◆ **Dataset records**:
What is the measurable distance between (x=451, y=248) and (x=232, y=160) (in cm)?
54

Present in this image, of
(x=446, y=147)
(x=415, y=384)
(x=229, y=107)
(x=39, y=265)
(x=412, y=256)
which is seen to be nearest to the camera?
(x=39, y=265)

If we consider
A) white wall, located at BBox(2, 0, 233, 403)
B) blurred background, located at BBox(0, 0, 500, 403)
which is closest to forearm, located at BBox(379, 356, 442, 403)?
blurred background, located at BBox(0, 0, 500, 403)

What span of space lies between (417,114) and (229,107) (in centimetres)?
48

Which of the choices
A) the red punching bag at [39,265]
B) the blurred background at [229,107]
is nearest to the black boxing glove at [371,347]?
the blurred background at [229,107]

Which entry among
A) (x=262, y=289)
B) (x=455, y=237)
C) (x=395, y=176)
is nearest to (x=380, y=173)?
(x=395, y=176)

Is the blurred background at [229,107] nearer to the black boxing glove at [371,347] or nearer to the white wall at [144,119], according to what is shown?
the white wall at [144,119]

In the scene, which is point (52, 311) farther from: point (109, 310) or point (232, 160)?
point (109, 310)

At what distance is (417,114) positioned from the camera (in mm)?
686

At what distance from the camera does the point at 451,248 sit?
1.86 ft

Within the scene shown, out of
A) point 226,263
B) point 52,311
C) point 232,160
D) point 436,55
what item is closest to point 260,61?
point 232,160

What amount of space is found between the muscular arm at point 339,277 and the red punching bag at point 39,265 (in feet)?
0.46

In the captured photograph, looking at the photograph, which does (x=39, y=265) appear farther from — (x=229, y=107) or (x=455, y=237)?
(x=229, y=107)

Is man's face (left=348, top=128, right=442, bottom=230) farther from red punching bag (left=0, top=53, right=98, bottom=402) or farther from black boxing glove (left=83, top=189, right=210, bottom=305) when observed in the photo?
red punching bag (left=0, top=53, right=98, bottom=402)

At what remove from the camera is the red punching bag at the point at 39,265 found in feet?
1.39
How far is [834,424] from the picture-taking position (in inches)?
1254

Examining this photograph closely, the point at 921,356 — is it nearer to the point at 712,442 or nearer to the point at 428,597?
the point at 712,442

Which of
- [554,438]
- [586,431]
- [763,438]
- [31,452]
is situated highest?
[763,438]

◆ **Task details**: Rewrite all of the records above, switching every "camera" to "viewer" and leaving everything else unchanged.

◆ **Solution to this problem**:
What is the measurable distance between (x=451, y=248) and (x=232, y=160) (in cm)?
54

Present in this image, of
(x=446, y=147)
(x=415, y=384)
(x=229, y=107)
(x=39, y=265)
(x=412, y=256)
which is seen to be nearest to the viewer?
(x=39, y=265)

If we consider
A) white wall, located at BBox(2, 0, 233, 403)
B) blurred background, located at BBox(0, 0, 500, 403)
which is closest to forearm, located at BBox(379, 356, 442, 403)?
blurred background, located at BBox(0, 0, 500, 403)

What span of space lies between (417,114) and (229,107) (in centimetres)?
48

Which of the choices
A) the red punching bag at [39,265]
B) the blurred background at [229,107]
is nearest to the black boxing glove at [371,347]?
the blurred background at [229,107]

Which entry among
A) (x=262, y=289)
B) (x=455, y=237)
C) (x=395, y=176)
is nearest to (x=380, y=173)?
(x=395, y=176)

Is the blurred background at [229,107] nearer to the black boxing glove at [371,347] or nearer to the white wall at [144,119], according to what is shown?
the white wall at [144,119]

In the scene, which is point (52, 311) farther from: point (109, 310) or point (232, 160)?
point (109, 310)

At what distance is (417,114) positioned from the viewer (in mm)?
686

At what distance from the viewer does the point at 451,248 sit?
1.86 ft

Within the scene shown, out of
A) point 226,263
B) point 52,311
C) point 232,160
D) point 436,55
what item is closest to point 260,61?
point 232,160

What amount of space is found between the muscular arm at point 339,277 and the red punching bag at point 39,265 (in feet)?
0.46

In the captured photograph, looking at the photograph, which does (x=39, y=265) appear farther from — (x=229, y=107) or (x=455, y=237)?
(x=229, y=107)

Is man's face (left=348, top=128, right=442, bottom=230) farther from red punching bag (left=0, top=53, right=98, bottom=402) or farther from black boxing glove (left=83, top=189, right=210, bottom=305) when observed in the photo?
red punching bag (left=0, top=53, right=98, bottom=402)

At what remove from the viewer is the red punching bag at the point at 39,265 found in feet?
1.39
How far is [834,424] from the picture-taking position (in inches)?
1254

Examining this photograph closely, the point at 921,356 — is it nearer to the point at 712,442 or nearer to the point at 428,597?
the point at 712,442

Which of
- [554,438]
- [586,431]
- [763,438]
- [31,452]
is situated highest?
[763,438]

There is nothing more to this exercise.